* _EXERCISE DESCRIPTION_: Swap "wheel rim" for "rim of the wheel" in the entries from the line containing "Considering their heights, which" through the end of the entries. Give those lines back with nothing else changed.

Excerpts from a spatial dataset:
# # # # # # #
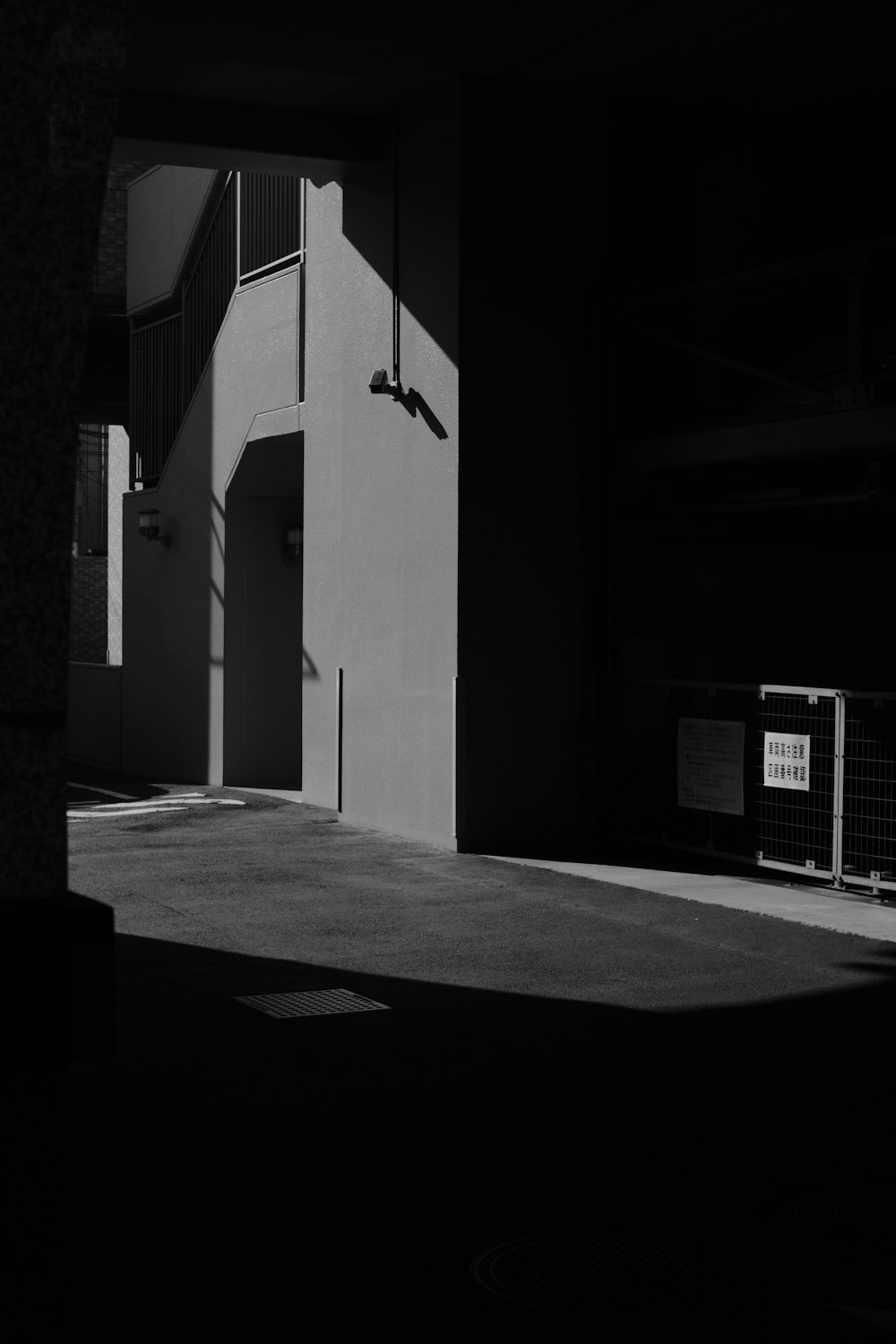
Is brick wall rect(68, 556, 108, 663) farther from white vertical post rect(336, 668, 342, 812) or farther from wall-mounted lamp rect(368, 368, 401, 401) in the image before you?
wall-mounted lamp rect(368, 368, 401, 401)

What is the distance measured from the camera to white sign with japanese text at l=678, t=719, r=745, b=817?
1175 centimetres

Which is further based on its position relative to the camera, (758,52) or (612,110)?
(612,110)

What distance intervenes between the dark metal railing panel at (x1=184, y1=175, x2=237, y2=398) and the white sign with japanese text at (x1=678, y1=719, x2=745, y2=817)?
28.8ft

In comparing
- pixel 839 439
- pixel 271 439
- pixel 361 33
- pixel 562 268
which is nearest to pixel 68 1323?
pixel 839 439

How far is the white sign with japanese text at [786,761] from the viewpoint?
11102mm

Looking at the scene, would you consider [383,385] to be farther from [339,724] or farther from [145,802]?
[145,802]

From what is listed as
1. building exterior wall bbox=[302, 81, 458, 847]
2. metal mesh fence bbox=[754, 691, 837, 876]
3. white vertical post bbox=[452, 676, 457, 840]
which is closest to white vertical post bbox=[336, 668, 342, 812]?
building exterior wall bbox=[302, 81, 458, 847]

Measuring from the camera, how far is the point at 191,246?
19.6 metres

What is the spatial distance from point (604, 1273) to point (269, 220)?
14.8 meters

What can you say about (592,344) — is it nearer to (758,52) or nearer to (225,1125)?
(758,52)

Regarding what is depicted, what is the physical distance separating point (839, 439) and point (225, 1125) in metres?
7.08

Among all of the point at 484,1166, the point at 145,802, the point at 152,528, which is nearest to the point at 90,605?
the point at 152,528

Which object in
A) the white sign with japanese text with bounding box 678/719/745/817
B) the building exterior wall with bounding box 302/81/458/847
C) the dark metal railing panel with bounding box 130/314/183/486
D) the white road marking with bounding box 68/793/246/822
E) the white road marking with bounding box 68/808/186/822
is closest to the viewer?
the white sign with japanese text with bounding box 678/719/745/817

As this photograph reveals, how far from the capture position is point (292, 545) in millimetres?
Answer: 18453
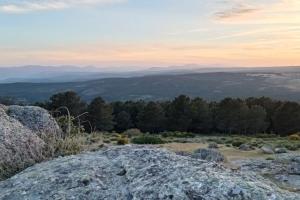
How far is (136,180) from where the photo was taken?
4.13 metres

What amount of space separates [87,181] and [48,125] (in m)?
2.63

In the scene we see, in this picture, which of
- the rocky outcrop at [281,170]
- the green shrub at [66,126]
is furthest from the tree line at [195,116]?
the green shrub at [66,126]

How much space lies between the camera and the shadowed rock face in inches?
150

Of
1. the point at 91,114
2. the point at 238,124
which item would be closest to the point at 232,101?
the point at 238,124

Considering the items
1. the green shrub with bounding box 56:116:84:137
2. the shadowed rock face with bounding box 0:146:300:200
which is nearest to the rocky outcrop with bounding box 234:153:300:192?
the green shrub with bounding box 56:116:84:137

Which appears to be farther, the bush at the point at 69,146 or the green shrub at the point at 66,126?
the green shrub at the point at 66,126

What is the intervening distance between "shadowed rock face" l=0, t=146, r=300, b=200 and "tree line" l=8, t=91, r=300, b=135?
192 ft

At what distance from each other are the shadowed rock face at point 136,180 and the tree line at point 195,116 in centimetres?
5864

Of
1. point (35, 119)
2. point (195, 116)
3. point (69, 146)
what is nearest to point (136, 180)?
point (69, 146)

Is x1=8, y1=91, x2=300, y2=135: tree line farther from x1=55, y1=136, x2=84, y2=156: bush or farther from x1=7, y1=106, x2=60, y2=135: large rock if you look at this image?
x1=55, y1=136, x2=84, y2=156: bush

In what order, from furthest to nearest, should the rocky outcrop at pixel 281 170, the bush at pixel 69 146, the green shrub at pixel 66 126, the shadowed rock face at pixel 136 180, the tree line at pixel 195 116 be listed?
the tree line at pixel 195 116 → the rocky outcrop at pixel 281 170 → the green shrub at pixel 66 126 → the bush at pixel 69 146 → the shadowed rock face at pixel 136 180

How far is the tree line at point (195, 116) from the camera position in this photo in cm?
6469

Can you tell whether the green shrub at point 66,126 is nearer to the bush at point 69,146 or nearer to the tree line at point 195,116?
the bush at point 69,146

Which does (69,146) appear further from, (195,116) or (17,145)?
(195,116)
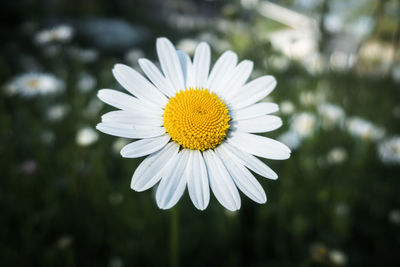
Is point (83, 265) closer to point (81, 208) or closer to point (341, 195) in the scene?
point (81, 208)

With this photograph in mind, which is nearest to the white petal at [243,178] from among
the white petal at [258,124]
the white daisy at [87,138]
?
the white petal at [258,124]

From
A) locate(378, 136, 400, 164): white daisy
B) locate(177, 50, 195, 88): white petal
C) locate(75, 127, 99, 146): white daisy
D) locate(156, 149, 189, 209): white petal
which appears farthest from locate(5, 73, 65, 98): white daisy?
locate(378, 136, 400, 164): white daisy

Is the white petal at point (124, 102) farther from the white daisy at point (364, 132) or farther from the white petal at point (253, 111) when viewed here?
the white daisy at point (364, 132)

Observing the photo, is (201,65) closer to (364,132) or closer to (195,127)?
(195,127)

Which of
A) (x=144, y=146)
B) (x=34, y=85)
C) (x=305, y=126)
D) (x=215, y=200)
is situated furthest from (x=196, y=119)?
(x=34, y=85)

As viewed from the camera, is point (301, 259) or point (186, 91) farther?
point (301, 259)

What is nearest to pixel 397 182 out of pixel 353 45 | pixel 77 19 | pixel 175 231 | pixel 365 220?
pixel 365 220
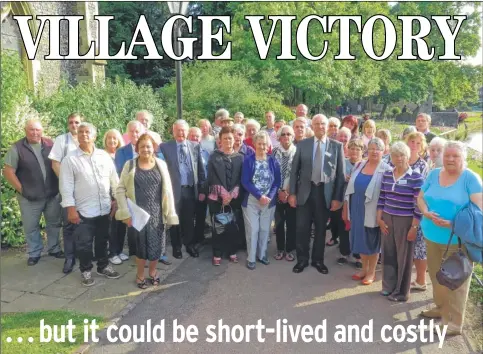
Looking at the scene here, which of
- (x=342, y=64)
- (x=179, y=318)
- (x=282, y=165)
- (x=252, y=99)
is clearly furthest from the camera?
(x=342, y=64)

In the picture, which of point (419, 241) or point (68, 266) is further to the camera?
point (68, 266)

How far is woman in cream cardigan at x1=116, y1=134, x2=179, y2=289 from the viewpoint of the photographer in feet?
16.6

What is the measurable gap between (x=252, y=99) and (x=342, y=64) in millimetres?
8319

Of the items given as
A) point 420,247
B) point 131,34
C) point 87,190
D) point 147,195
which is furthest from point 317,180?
point 131,34

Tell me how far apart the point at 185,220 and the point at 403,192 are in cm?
322

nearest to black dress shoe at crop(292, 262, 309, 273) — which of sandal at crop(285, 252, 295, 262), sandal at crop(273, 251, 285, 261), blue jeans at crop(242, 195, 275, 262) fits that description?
sandal at crop(285, 252, 295, 262)

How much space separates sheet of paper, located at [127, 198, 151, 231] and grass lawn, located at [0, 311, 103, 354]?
1111 mm

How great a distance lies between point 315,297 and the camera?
527 cm

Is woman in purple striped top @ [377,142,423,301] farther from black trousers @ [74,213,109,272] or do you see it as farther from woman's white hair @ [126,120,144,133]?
black trousers @ [74,213,109,272]

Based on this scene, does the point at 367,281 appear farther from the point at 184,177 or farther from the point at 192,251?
the point at 184,177

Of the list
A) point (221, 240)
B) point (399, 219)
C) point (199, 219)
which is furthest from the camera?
point (199, 219)

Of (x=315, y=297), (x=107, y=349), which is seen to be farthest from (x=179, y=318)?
(x=315, y=297)

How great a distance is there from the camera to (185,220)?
6.51 metres

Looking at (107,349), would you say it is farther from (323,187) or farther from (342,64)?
(342,64)
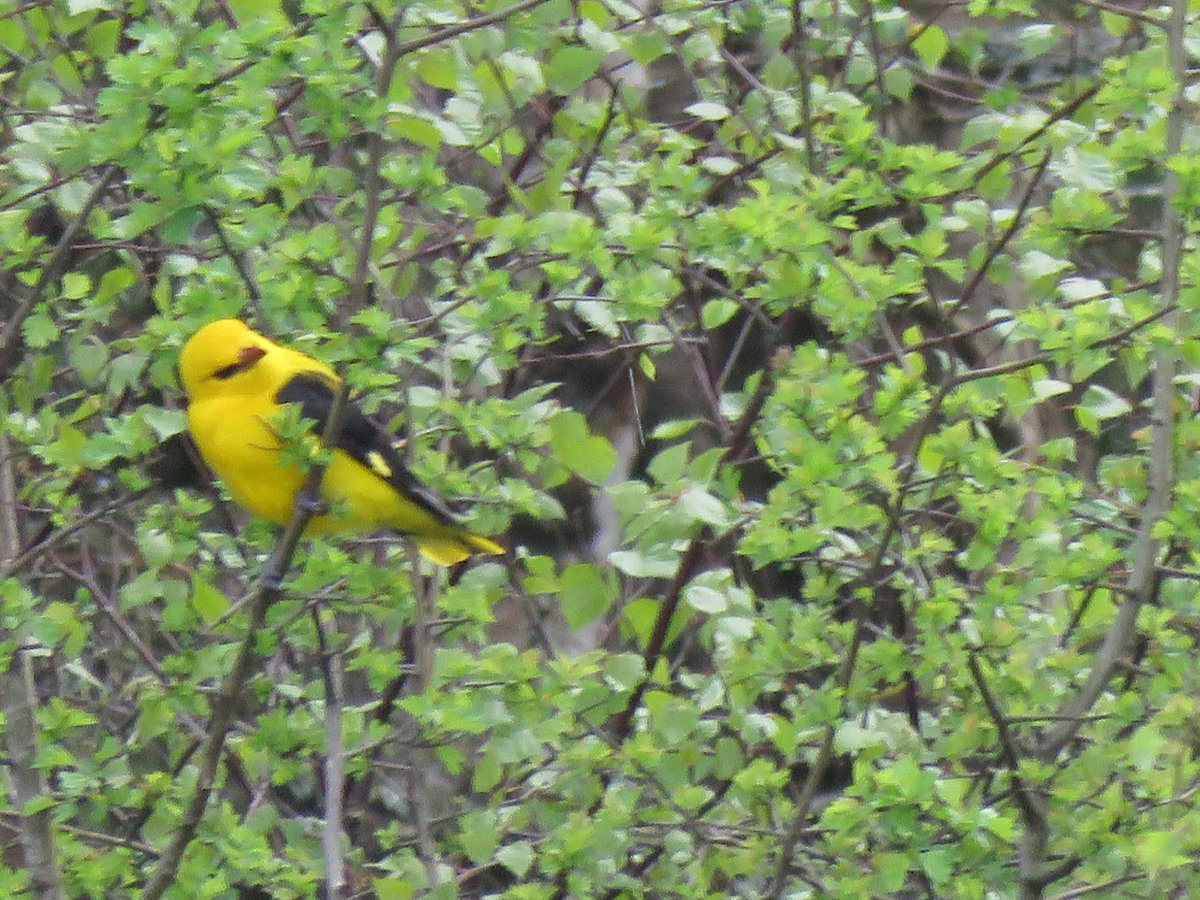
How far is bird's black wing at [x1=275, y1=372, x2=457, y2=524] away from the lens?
12.0 ft

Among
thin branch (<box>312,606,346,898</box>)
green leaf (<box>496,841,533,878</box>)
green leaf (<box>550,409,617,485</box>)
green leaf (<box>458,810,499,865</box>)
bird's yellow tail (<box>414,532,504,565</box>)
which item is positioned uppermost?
green leaf (<box>550,409,617,485</box>)

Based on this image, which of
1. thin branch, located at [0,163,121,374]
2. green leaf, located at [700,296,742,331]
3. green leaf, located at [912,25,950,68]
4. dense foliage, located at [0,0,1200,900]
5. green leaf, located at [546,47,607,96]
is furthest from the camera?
green leaf, located at [912,25,950,68]

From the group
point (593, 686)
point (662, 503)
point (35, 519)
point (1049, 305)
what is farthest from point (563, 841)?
point (35, 519)

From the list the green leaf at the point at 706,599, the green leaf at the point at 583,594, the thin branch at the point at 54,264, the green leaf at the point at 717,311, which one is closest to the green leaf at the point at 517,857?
the green leaf at the point at 583,594

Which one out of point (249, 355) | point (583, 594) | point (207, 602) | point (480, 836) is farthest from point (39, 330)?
point (480, 836)

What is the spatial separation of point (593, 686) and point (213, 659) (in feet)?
2.13

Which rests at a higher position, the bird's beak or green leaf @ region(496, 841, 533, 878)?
the bird's beak

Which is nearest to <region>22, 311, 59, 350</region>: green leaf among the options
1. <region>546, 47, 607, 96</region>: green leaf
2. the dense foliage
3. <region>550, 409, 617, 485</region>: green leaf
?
the dense foliage

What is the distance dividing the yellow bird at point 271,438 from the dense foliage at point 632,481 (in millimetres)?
129

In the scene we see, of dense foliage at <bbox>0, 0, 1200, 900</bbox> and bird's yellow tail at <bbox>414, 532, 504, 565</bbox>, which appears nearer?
dense foliage at <bbox>0, 0, 1200, 900</bbox>

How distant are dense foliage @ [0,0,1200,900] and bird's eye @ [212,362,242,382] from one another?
26cm

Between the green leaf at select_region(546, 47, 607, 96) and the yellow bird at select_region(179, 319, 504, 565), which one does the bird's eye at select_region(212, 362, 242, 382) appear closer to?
the yellow bird at select_region(179, 319, 504, 565)

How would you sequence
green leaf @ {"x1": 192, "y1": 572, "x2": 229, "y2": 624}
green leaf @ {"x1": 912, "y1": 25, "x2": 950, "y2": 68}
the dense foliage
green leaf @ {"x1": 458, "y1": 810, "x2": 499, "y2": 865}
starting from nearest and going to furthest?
the dense foliage, green leaf @ {"x1": 458, "y1": 810, "x2": 499, "y2": 865}, green leaf @ {"x1": 192, "y1": 572, "x2": 229, "y2": 624}, green leaf @ {"x1": 912, "y1": 25, "x2": 950, "y2": 68}

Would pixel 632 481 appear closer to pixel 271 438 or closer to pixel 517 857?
pixel 517 857
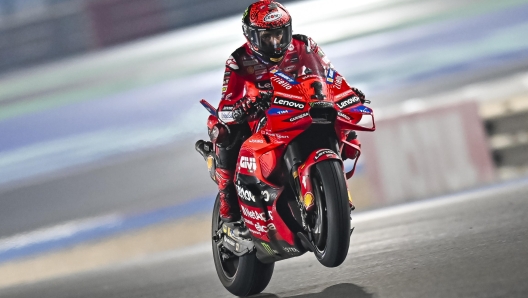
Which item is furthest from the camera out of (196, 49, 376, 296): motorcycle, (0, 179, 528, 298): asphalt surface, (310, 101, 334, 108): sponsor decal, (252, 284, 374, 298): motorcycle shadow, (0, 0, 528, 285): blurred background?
(0, 0, 528, 285): blurred background

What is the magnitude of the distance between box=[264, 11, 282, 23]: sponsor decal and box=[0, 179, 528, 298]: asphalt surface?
1.54m

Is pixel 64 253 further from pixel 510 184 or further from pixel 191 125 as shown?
pixel 510 184

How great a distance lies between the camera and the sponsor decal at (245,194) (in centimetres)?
504

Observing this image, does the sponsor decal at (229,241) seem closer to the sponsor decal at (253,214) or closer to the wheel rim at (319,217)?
the sponsor decal at (253,214)

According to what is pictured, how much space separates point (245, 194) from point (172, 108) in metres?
9.26

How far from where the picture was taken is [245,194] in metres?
5.11

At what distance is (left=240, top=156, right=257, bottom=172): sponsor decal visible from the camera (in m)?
4.95

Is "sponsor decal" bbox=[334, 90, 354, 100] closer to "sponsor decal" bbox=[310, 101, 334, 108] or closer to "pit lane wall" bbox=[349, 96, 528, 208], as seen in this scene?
"sponsor decal" bbox=[310, 101, 334, 108]

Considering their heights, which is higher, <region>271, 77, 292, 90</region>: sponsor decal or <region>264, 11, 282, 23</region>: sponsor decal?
<region>264, 11, 282, 23</region>: sponsor decal

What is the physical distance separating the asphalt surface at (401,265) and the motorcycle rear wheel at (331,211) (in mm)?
228

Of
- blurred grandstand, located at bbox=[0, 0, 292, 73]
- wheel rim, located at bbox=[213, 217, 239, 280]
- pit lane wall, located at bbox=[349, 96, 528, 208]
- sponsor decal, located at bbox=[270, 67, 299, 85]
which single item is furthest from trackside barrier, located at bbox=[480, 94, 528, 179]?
blurred grandstand, located at bbox=[0, 0, 292, 73]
# # # # # # #
* _TASK ANSWER_:
Considering their heights, which is higher, <region>271, 77, 292, 90</region>: sponsor decal or <region>264, 11, 282, 23</region>: sponsor decal?
<region>264, 11, 282, 23</region>: sponsor decal

What is the physical distance separating the asphalt surface at (401,265) and the motorcycle rear wheel at (331,211) (in mm)?
228

Of
- blurred grandstand, located at bbox=[0, 0, 292, 73]
- rim of the wheel, located at bbox=[213, 217, 239, 280]
- pit lane wall, located at bbox=[349, 96, 528, 208]
- sponsor decal, located at bbox=[270, 67, 299, 85]
which single item is furthest from trackside barrier, located at bbox=[480, 94, 528, 179]?
blurred grandstand, located at bbox=[0, 0, 292, 73]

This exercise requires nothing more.